- _The data_
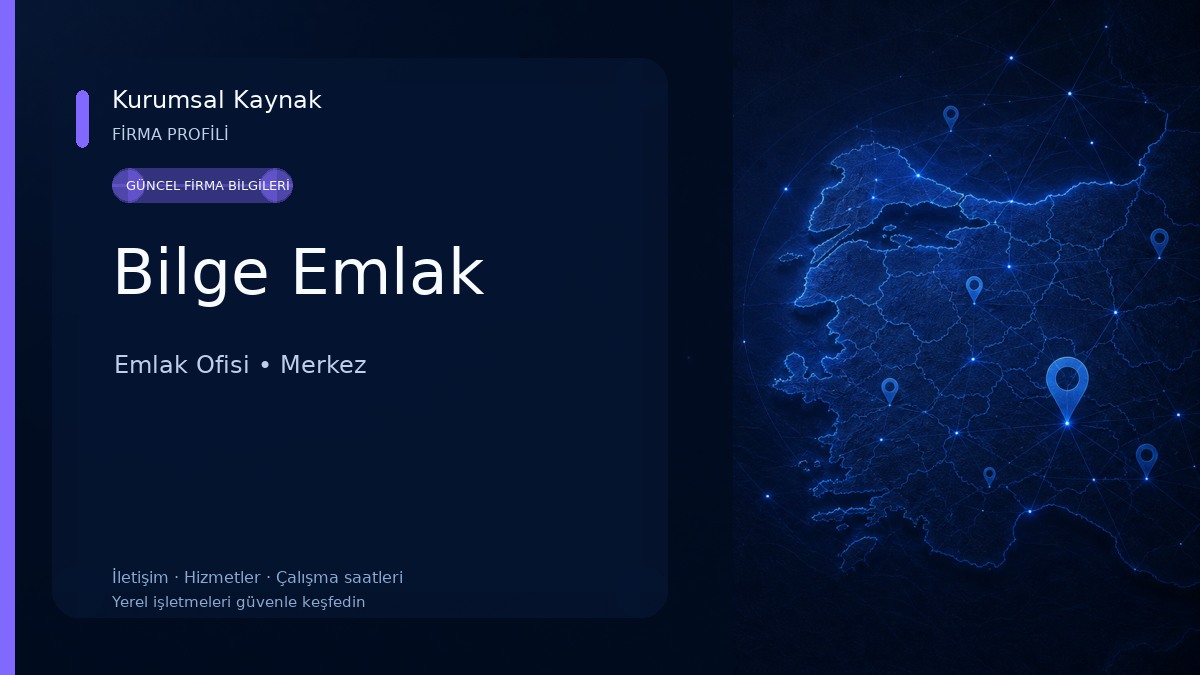Bilge Emlak
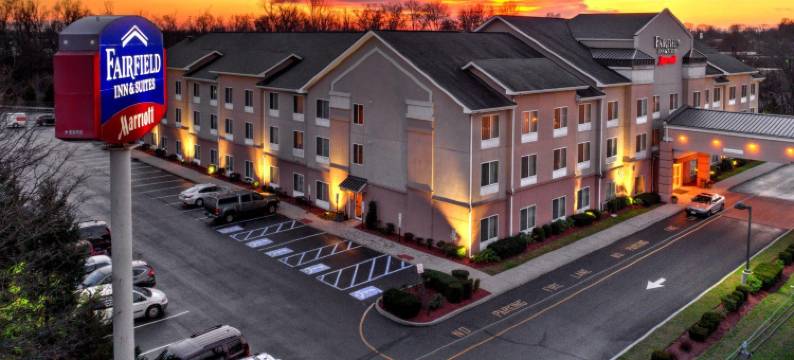 Fairfield Inn & Suites Edison-South Plainfield图片
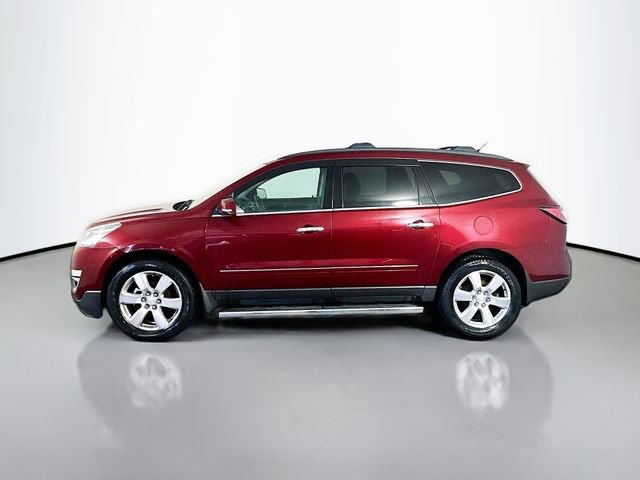 Used 2016 Chevrolet Traverse LTZ w/ LPO, 'HIT The Road' Package AWD/4WD image 9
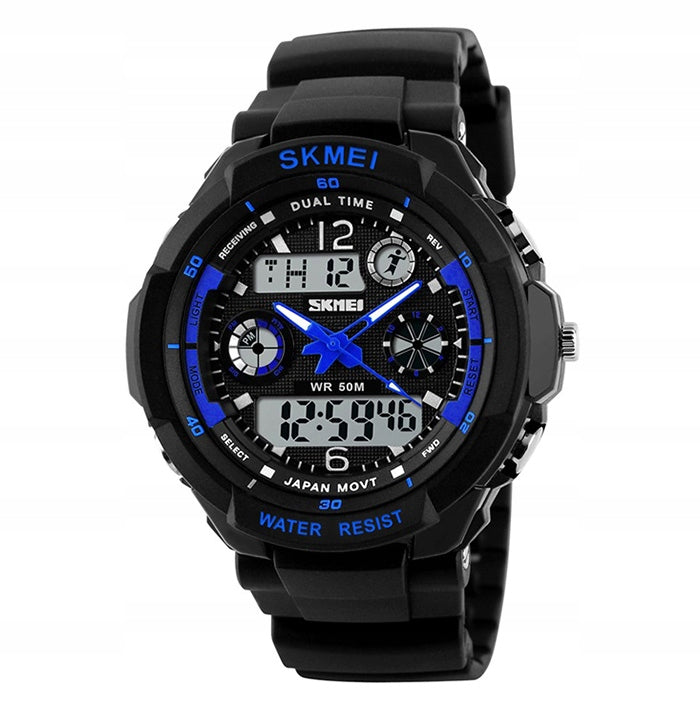 Children's watch SKMEI sk.110601d.chd electronic sports many functions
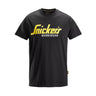 Snickers Workwear Klassisk t-shirt med logotyp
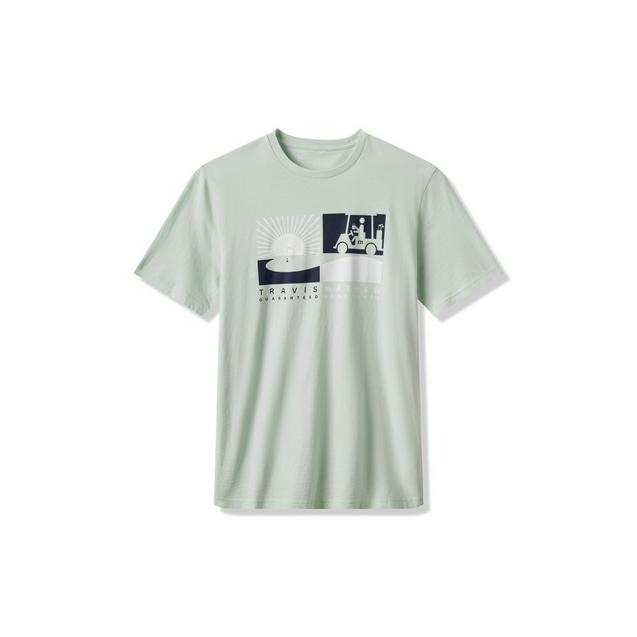 Men's Player Parking T-Shirt TRAVISMATHEW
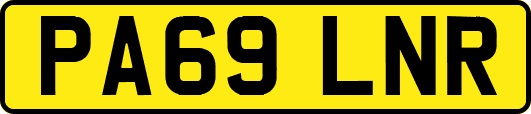 PA69LNR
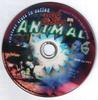 Animál 6 DVD borító CD1 label Letöltése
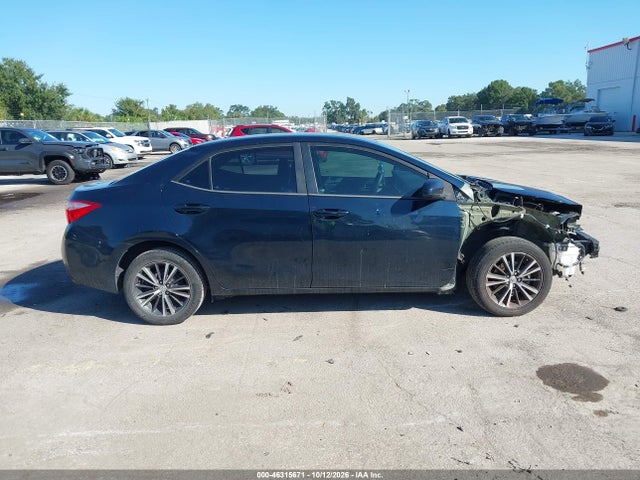 Auction sale of the 2017 Toyota Corolla Le, vin: 2T1BURHE4HC828183, lot number: 46315671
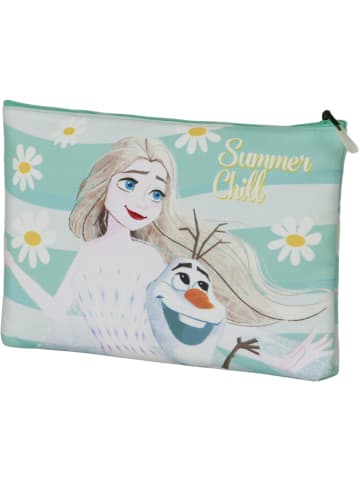 Disney Kulturbeutel Frozen in blau
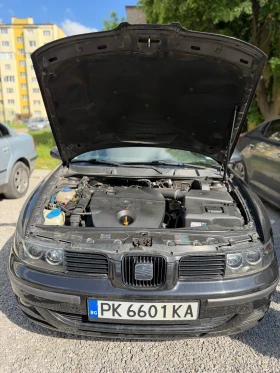 Seat Leon 1.9 TDI 110+ , снимка 11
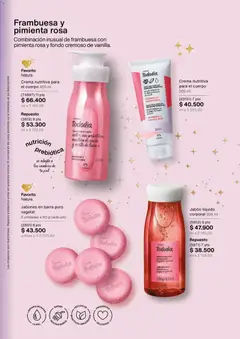  Vista previa del prospecto Catálogo C16/2025 del almacen Natura válida del 13/11/2025 al 31/12/2025 | Página: 131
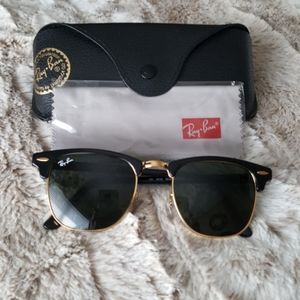 Ray-Ban Clubmasters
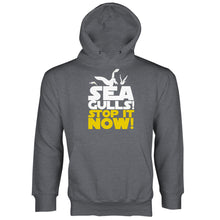 Seagulls Stop It Now Hoodies Yoda Seagulls Hoodie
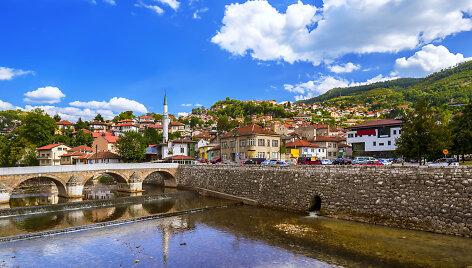 Bosnija ir Hercegovina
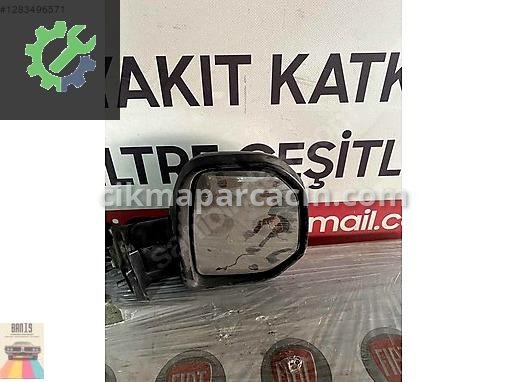 Renault Berlingo Sol Dış Ayna çıkma parça
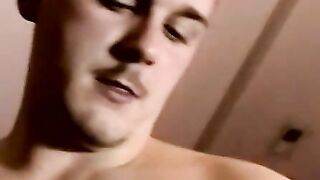 Horny girls pussy drilled in passionate homemade threesome
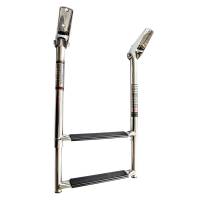 Whitecap - Whitecap 2-Step Telescoping Swim Ladder - Image 2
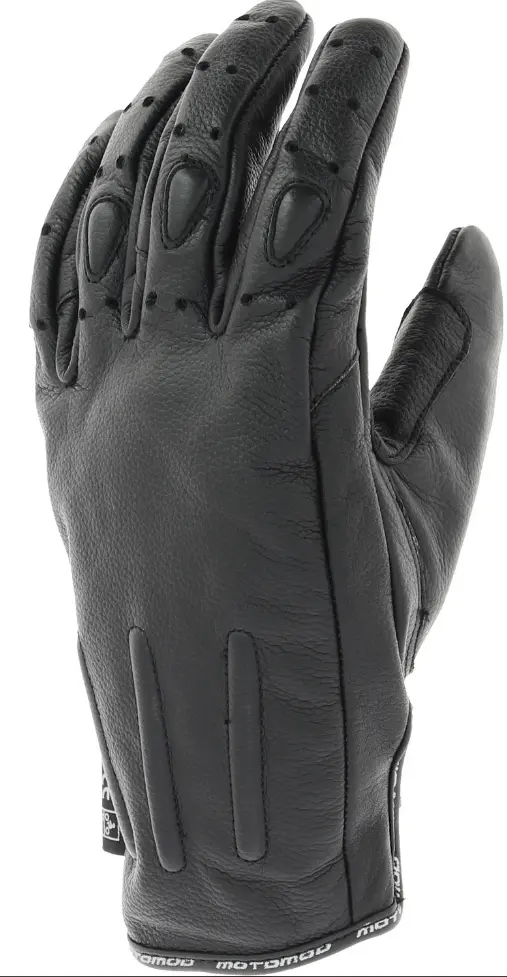 GANTS MOTOMOD CADIX NOIR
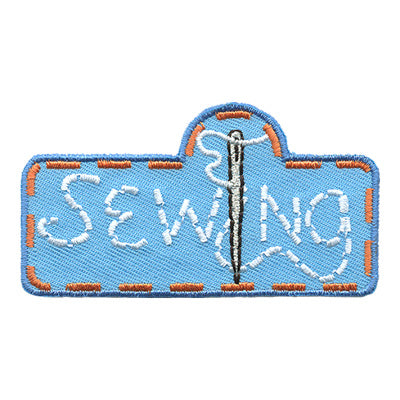 Sewing Patch
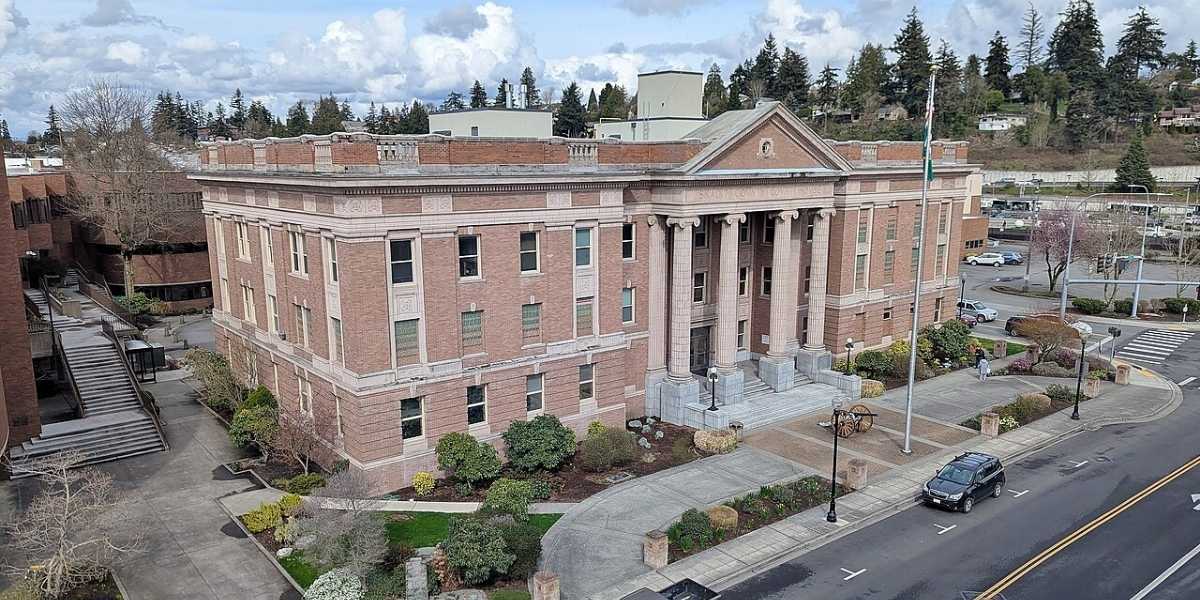Skagit County Courthouse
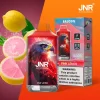 JNR Falcon Crystal 16K (16000) Puffs LED Display 2% 5% Nicotine 22ml E-liquid 850mAh Rechargeable Battery Disposable Vape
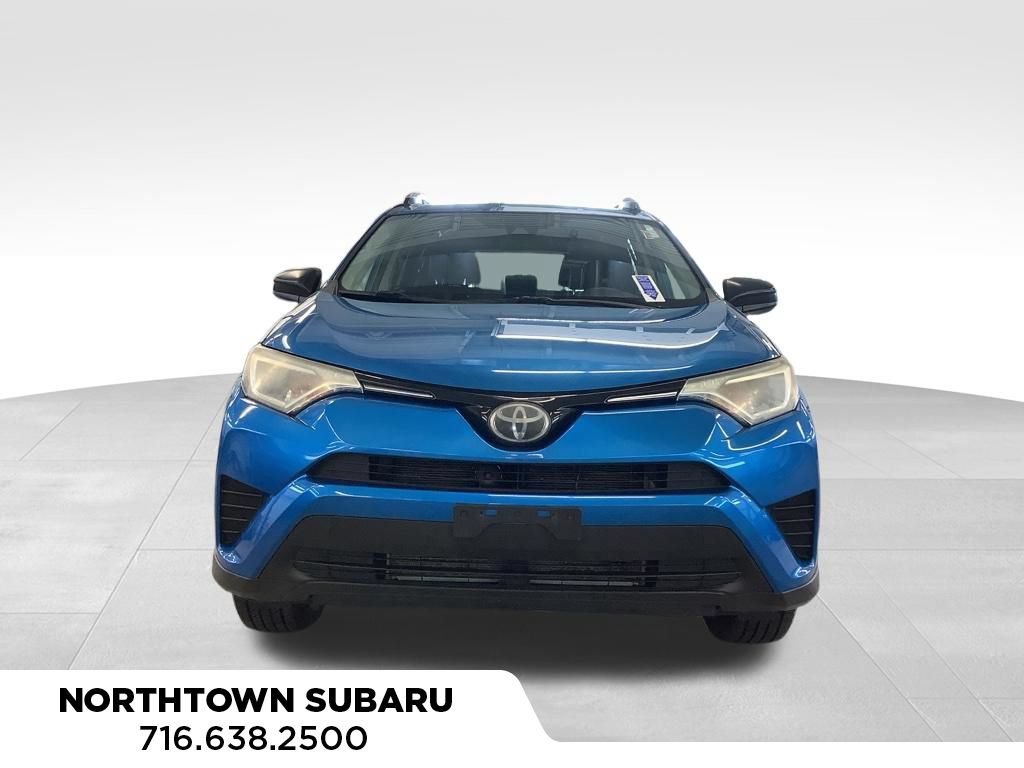 Used 2017 Toyota RAV4 LE w/ All Weather Liner Package AWD/4WD image 4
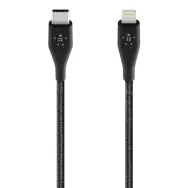Boost-charge usb-c cable with lightning connector + strap (made with Belkin - 1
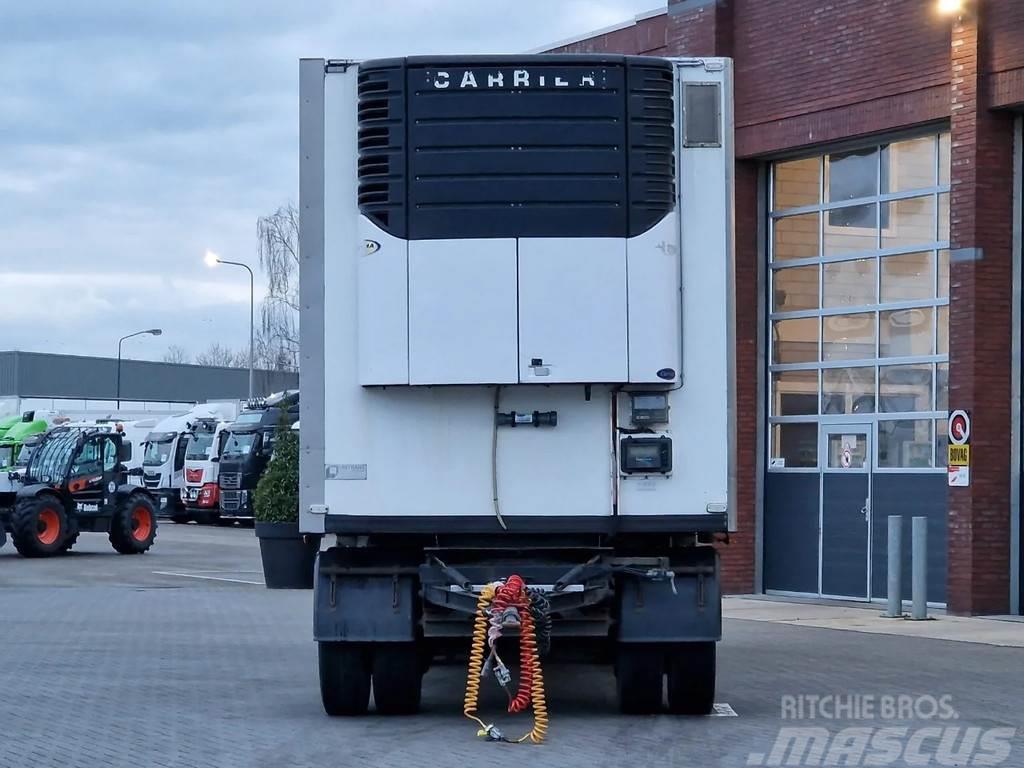 Van Eck Frigo trailer carrier - 3 axle BPW Prikolice hladnjače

- _Task_
Begin at the line containing "Boost-charge usb-c cable" and extract every line through the end of the records, inclusive, exactly and only; omit pictures.

- _Response for this exercise_
Boost-charge usb-c cable with lightning connector + strap (made with Belkin - 1
 Van Eck Frigo trailer carrier - 3 axle BPW Prikolice hladnjače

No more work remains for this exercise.